**Passage given**
________________

Back in 2009, we wrote our real time collaboration component using Operational Transformations (OT). But when CRDTs started to gain the spotlight, these are the reasons why it didn’t warrant a rewrite to our stack:
#1 Memory issues with tombstones. Marking as deletion has a cost of maintaining them throughout the session.
#2 CRDTs were perfect for plain strings and arbitrary key/value pairs. But when it comes to schematic JSON that has semantic value CRDT was an added overhead. For example, try making a collaborative HTML editor with support for table operations. It is very likely you will end up with a table structure that is invalid to render. In OT analysing, modifying or cancelling ops were much easier.
#3 Since the software is primarily a cloud document editor, a central server is necessary even otherwise. So why not use the server for efficient version management and operation sequencing as well? Why prefer CRDTs whose bulk of complexity comes from eliminating the need of a central system?
Such practical reasons have kept us from venturing into CRDTs. As of now, common editing platforms like Google Docs, Zoho Writer, CKeditor, ProseMirror, Quill, CodeMirror - all of these work with OTs instead of CRDT for collaborative editing.
Or at least that's the lesson I took from all the xi blogs I've read.
Patches are always a little bit garbage, and can cause extra problems with 3 way merges because of it.
At the same time, changes to the lang level would require changes at editor/VC level too.
As en example: a MIX type syntax can separate classes and class-methods into different files, and combine them back again. This way moving a class method around in a class won't be seen as removing a method and creating a new one: the file give the specific method an identity, and a method of differentiating between code movement and code alteration.
- Is there a way to materialize all of the past up to some point, throwing out history in the process, so as to reduce the overhead of CRDT?

________________

Source records
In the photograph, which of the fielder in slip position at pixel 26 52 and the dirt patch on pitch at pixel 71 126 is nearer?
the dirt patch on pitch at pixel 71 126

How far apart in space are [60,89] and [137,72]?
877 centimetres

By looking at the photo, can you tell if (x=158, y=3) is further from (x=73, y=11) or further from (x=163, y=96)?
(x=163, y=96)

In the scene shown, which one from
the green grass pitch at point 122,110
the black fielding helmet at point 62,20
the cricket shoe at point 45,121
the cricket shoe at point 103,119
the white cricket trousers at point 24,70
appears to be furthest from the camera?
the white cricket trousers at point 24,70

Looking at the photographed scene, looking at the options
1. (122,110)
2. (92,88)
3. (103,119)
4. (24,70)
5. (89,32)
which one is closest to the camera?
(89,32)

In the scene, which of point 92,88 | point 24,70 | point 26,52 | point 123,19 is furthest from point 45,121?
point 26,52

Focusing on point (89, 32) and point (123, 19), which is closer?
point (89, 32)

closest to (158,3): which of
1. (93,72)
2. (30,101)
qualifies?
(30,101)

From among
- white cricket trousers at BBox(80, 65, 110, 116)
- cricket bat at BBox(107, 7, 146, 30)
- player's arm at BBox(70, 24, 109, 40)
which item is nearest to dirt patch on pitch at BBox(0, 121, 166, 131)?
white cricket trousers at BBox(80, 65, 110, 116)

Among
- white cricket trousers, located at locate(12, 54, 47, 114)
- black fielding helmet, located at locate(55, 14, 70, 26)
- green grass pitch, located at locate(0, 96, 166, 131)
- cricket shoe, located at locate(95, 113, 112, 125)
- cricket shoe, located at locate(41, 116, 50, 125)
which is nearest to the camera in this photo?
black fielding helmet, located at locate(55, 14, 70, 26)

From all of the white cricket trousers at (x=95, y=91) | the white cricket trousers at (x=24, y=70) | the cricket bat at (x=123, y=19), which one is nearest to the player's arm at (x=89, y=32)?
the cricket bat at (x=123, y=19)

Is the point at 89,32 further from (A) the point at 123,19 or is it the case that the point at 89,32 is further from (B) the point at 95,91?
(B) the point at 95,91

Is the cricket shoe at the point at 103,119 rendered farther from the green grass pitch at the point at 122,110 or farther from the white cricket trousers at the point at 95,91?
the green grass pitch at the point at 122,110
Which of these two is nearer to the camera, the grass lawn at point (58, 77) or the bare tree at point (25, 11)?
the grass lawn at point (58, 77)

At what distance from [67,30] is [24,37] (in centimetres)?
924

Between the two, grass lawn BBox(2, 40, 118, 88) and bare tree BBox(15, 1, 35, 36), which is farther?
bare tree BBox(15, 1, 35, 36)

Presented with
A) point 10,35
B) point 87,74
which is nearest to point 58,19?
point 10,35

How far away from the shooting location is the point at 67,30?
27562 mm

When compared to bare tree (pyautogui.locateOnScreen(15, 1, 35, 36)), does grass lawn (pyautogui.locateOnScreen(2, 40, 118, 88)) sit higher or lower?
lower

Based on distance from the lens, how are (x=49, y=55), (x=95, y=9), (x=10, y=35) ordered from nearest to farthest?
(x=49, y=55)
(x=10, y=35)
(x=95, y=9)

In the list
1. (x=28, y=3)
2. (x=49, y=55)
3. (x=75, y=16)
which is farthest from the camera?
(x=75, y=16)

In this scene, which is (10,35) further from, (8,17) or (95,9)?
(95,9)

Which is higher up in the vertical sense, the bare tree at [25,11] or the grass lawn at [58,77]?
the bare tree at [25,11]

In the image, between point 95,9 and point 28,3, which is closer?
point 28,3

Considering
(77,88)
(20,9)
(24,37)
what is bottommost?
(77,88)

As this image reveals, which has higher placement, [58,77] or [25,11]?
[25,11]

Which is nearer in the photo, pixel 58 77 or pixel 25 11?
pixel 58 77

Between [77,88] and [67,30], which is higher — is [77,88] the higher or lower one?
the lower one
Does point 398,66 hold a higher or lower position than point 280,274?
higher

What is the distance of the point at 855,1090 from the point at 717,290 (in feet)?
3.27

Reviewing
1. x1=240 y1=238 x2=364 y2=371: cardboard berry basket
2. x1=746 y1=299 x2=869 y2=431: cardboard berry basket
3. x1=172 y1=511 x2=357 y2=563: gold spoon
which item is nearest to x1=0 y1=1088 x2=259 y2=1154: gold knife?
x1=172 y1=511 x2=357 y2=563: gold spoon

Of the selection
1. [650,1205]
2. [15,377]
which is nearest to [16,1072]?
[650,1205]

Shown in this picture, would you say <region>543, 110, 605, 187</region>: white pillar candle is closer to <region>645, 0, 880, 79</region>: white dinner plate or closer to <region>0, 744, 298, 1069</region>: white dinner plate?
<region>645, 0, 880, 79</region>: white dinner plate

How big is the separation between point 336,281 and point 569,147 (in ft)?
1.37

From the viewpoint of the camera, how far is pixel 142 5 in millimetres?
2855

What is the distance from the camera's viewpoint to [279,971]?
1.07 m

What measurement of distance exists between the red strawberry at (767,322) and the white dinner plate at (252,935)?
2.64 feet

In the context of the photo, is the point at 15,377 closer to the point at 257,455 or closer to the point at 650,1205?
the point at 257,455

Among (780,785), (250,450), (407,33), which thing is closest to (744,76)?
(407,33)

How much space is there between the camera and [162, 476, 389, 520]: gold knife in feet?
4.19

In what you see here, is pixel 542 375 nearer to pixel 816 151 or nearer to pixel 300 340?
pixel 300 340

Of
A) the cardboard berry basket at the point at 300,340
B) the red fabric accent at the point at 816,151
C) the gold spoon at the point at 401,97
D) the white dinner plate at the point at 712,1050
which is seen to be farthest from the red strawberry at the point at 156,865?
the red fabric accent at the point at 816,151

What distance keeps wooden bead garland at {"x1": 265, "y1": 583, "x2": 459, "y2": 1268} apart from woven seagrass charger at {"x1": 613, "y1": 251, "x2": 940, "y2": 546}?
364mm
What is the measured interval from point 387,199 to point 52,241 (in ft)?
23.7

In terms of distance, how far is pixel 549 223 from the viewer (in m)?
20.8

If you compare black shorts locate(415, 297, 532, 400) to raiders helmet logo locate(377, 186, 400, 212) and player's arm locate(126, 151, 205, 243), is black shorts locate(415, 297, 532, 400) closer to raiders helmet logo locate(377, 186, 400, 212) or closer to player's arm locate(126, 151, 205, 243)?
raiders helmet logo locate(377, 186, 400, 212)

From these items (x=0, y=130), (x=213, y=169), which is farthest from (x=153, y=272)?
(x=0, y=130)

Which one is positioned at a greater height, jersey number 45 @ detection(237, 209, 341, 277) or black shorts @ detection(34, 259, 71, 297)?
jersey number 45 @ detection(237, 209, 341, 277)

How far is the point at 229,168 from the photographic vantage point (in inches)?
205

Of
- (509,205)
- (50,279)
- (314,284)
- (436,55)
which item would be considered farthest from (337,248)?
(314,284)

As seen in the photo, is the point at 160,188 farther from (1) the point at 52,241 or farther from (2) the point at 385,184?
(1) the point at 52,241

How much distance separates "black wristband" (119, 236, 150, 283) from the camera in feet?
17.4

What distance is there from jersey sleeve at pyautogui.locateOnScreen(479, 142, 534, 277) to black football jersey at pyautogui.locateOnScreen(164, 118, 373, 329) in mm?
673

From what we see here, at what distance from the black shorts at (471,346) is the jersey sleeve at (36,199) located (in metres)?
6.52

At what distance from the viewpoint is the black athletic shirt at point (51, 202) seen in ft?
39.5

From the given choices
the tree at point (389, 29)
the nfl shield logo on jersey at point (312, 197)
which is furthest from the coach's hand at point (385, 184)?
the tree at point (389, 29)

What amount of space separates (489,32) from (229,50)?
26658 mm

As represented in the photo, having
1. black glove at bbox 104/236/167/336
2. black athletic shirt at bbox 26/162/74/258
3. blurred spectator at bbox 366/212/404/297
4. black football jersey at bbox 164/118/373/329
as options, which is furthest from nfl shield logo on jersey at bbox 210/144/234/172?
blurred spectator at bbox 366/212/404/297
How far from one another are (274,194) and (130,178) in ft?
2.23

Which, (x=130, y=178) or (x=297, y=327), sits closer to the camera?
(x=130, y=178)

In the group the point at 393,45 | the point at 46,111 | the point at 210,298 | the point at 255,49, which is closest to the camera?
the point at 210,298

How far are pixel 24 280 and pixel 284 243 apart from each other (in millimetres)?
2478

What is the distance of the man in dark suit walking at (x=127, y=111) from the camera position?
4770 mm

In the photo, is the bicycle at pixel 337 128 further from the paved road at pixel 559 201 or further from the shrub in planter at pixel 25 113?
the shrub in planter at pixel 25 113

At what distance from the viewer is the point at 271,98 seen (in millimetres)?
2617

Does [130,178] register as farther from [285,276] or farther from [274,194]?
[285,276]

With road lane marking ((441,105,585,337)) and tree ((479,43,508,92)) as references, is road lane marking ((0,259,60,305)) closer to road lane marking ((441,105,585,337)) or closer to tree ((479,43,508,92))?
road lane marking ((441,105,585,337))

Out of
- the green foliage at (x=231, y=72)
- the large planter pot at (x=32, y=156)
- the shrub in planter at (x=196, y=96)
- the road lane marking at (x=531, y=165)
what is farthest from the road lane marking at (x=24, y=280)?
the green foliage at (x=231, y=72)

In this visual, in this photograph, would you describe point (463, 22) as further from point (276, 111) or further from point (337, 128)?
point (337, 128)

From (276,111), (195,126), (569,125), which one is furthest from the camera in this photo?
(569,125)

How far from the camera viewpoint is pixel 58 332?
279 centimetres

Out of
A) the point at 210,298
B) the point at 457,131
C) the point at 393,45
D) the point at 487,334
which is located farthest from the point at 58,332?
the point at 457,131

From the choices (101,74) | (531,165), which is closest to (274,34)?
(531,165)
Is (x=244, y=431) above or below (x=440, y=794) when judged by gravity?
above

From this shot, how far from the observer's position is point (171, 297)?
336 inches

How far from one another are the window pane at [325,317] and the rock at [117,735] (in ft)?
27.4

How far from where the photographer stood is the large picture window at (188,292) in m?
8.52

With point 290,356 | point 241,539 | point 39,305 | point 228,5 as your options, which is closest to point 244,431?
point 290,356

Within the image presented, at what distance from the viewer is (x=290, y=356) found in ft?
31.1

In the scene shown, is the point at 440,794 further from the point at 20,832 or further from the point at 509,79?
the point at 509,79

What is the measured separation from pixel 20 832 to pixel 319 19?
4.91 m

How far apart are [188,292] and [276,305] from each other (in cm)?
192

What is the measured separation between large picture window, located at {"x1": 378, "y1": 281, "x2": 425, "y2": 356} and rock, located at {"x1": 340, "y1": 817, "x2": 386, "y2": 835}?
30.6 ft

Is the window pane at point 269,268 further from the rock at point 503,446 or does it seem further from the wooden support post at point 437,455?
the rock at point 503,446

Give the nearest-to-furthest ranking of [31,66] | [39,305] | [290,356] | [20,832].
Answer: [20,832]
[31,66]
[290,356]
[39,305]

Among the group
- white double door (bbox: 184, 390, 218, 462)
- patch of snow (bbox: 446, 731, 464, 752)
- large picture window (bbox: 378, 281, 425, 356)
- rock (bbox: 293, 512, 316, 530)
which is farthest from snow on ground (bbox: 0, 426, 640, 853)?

________________

**Challenge**
Reproduce the thread on CRDTs and operational transformation word for word, from start to finish.

**Result of the task**
Back in 2009, we wrote our real time collaboration component using Operational Transformations (OT). But when CRDTs started to gain the spotlight, these are the reasons why it didn’t warrant a rewrite to our stack:
#1 Memory issues with tombstones. Marking as deletion has a cost of maintaining them throughout the session.
#2 CRDTs were perfect for plain strings and arbitrary key/value pairs. But when it comes to schematic JSON that has semantic value CRDT was an added overhead. For example, try making a collaborative HTML editor with support for table operations. It is very likely you will end up with a table structure that is invalid to render. In OT analysing, modifying or cancelling ops were much easier.
#3 Since the software is primarily a cloud document editor, a central server is necessary even otherwise. So why not use the server for efficient version management and operation sequencing as well? Why prefer CRDTs whose bulk of complexity comes from eliminating the need of a central system?
Such practical reasons have kept us from venturing into CRDTs. As of now, common editing platforms like Google Docs, Zoho Writer, CKeditor, ProseMirror, Quill, CodeMirror - all of these work with OTs instead of CRDT for collaborative editing.
Or at least that's the lesson I took from all the xi blogs I've read.
Patches are always a little bit garbage, and can cause extra problems with 3 way merges because of it.
At the same time, changes to the lang level would require changes at editor/VC level too.
As en example: a MIX type syntax can separate classes and class-methods into different files, and combine them back again. This way moving a class method around in a class won't be seen as removing a method and creating a new one: the file give the specific method an identity, and a method of differentiating between code movement and code alteration.
- Is there a way to materialize all of the past up to some point, throwing out history in the process, so as to reduce the overhead of CRDT?